Poletti esclude la tubercolosi per assenza tra l’altro di sangue nel catarro, e ritiene plausibile un ascesso polmonare, cioè un’infezione che poteva avere diverse origini, tra cui l’inalazione di batteri provenienti dal cavo orofaringeo,e che si possono produrre in soggetti colpiti da carie o infezioni gengivali. La malattia terminale poteva, comunque, anche essere un tumore della trachea o dei bronchi principali.
Val la pena di commentare il fatto che, in quegli anni, un ostetrico fosse ritenuto del tutto adeguato per un consulto concernente un malato maschio con problemi respiratori. E che dire delle cure, per così dire, prescritte a Mazzini. Il povero Mazzini dovette subire numerosi trattamenti con revulsivi, per esempio con preparati a base di senape e «vessicanti» (cioè che provocavano vesciche): in sostanza si cercava di produrre infiammazioni locali con l’intento di «decongestionare» così gli organi interni. Fu anche sottoposto a salasso mediante «applicazione di 6 mignatte (sanguisughe) alla parte destra del petto, sul punto dolente», ma senza che «uscisse molto sangue». Gli fu somministrato «kermes minerale», cioè un preparato a base di antimonio, un minerale tossico con un’azione antiparassitaria, introdotto da Paracelso e usato da metà Settecento come una sorta di panacea. Molte altre pozioni inutili e disgustose, dovette trangugiare il poveretto (tintura di castoro, decotto di poligala, eccetera). Entrambi i medici ricordano commossi che era un paziente molto collaborativo. La mattina del giorno in cui morì disse addirittura al Rossini, vedendolo preoccupato, di sentirsi un po’ meglio. Ma al Miniati confessò che «stava allo stesso modo e che aveva dato quella risposta al Dr. Rossini per consolarlo».

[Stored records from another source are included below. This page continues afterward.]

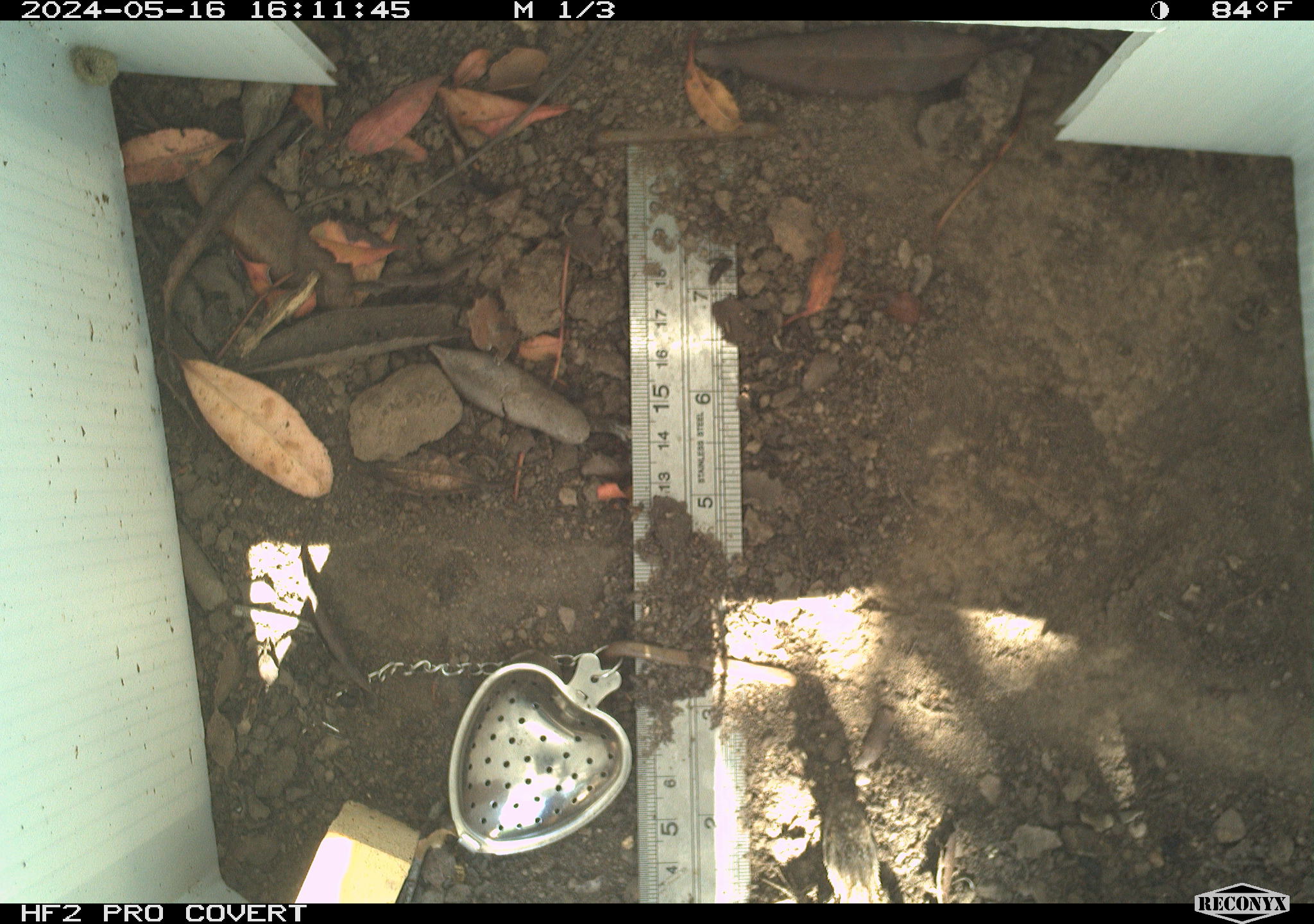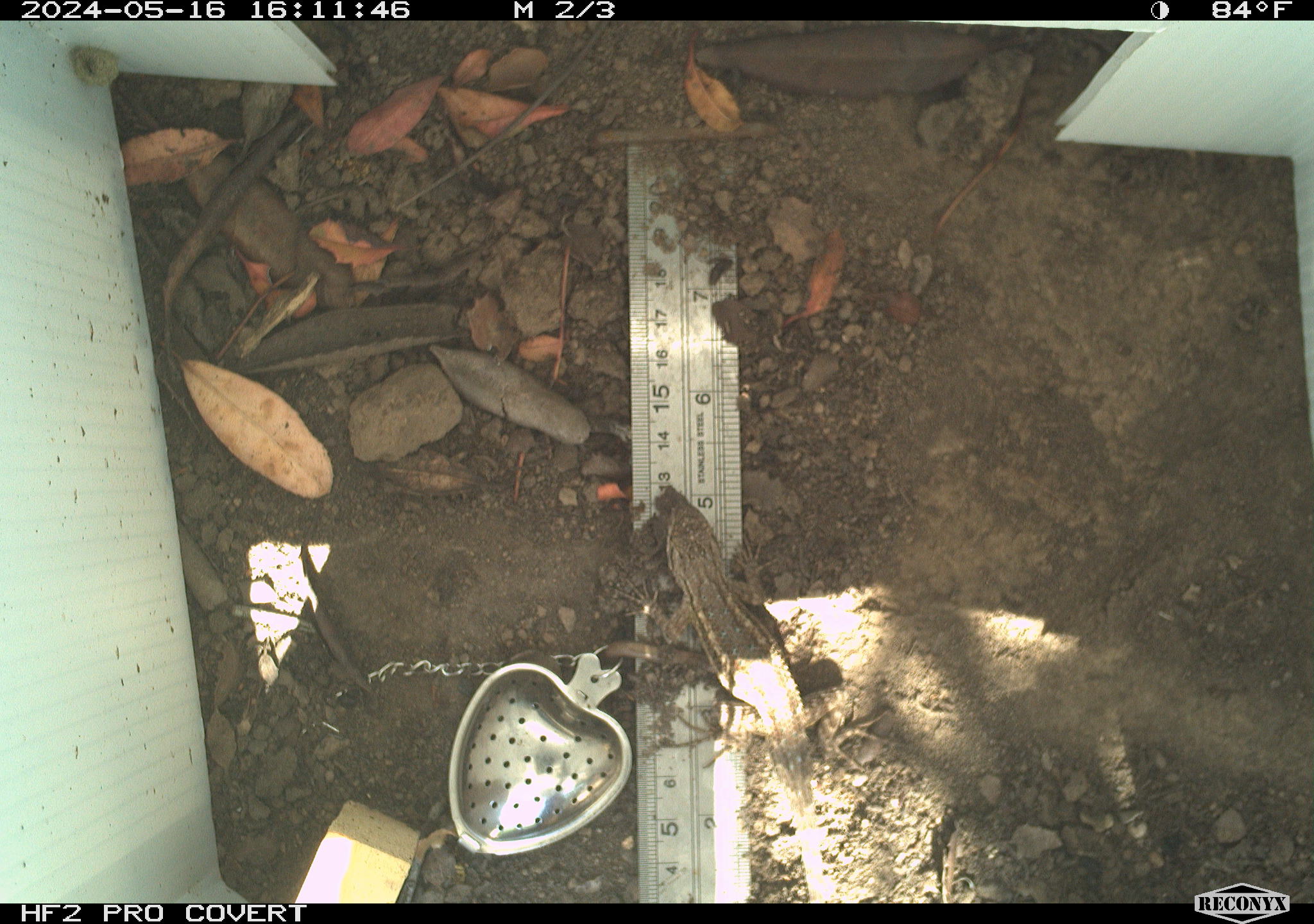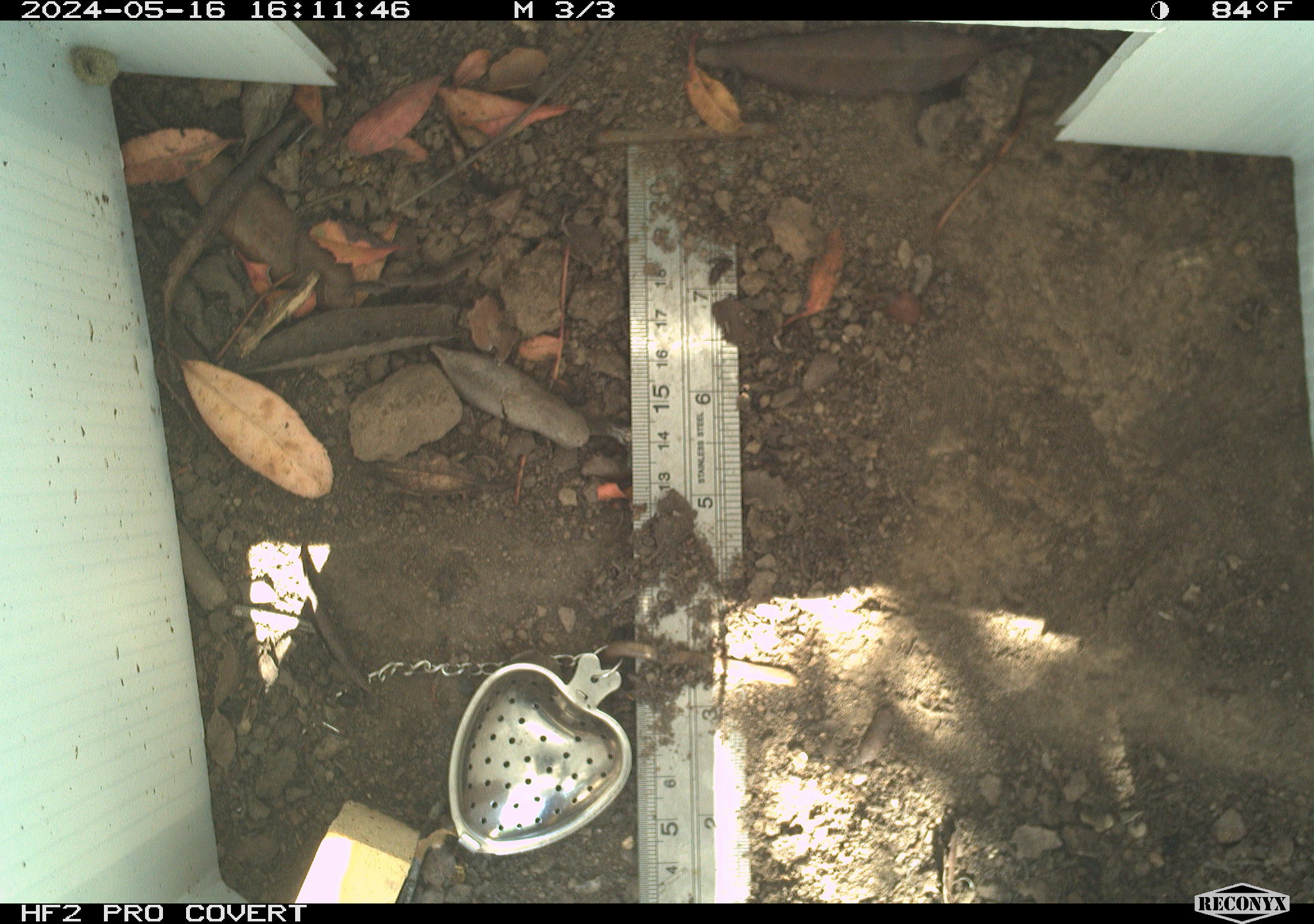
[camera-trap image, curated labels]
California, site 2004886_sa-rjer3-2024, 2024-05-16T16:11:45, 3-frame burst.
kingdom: Animalia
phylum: Chordata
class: Reptilia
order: Squamata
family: Phrynosomatidae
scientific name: Phrynosomatidae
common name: phrynosomatid lizards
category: phrynosomatidae family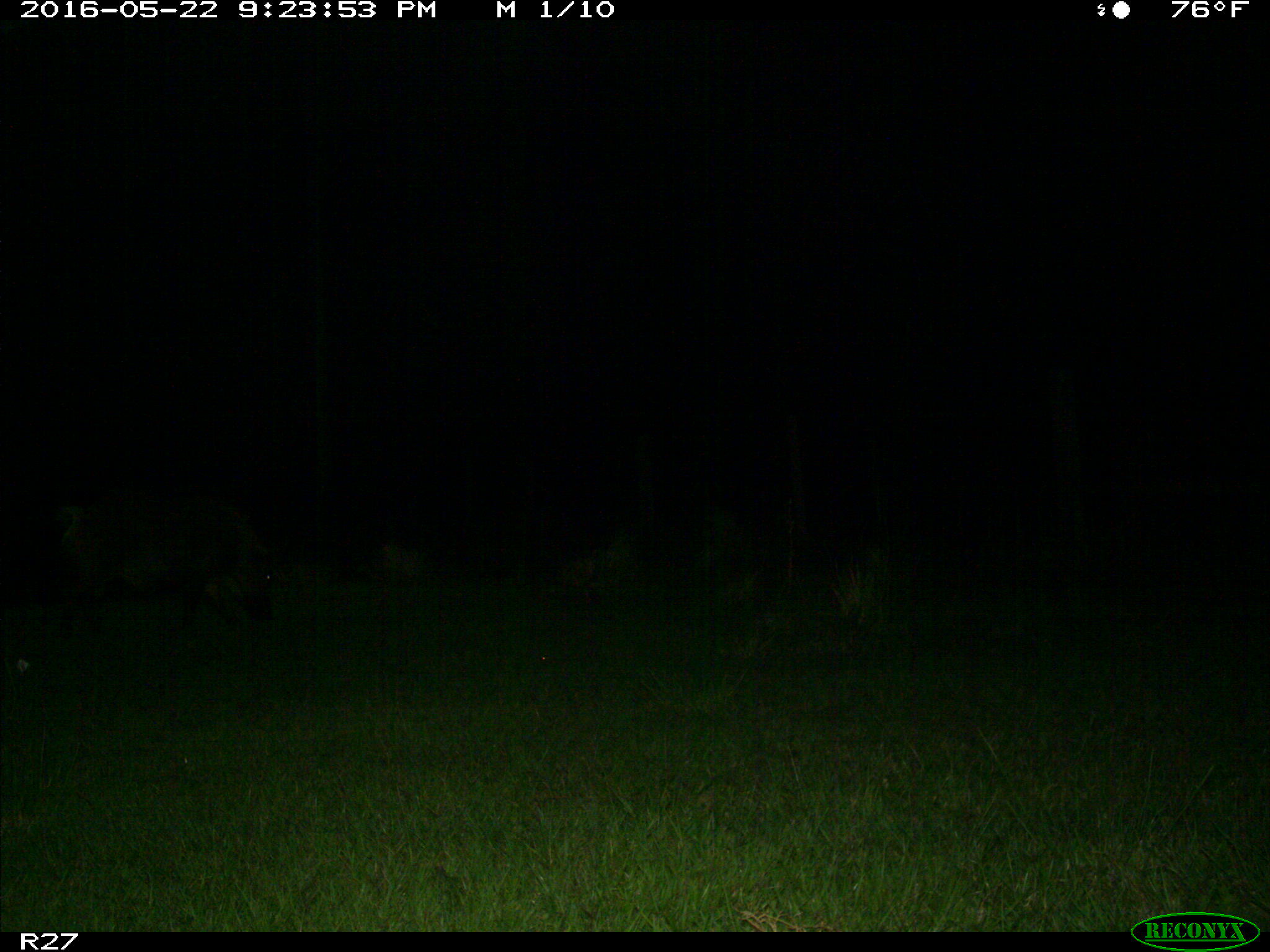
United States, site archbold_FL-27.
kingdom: Animalia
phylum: Chordata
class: Mammalia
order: Artiodactyla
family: Suidae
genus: Sus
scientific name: Sus scrofa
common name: wild boar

Mazzini non era un’eccezione. Curiosamente, quando la medicina e i medici non potevano fare quasi niente, i pazienti si fidavano di più. Però non c’è un solo motivo per avere nostalgia di quei tempi. Si può solo ricordare, di passaggio, che diverse pozioni inutilmente somministrate a Mazzini si basavano su teorie mediche purtroppo ancora oggi in circolazione col nome di medicine «alternative». A volte dette, non impropriamente, «naturali».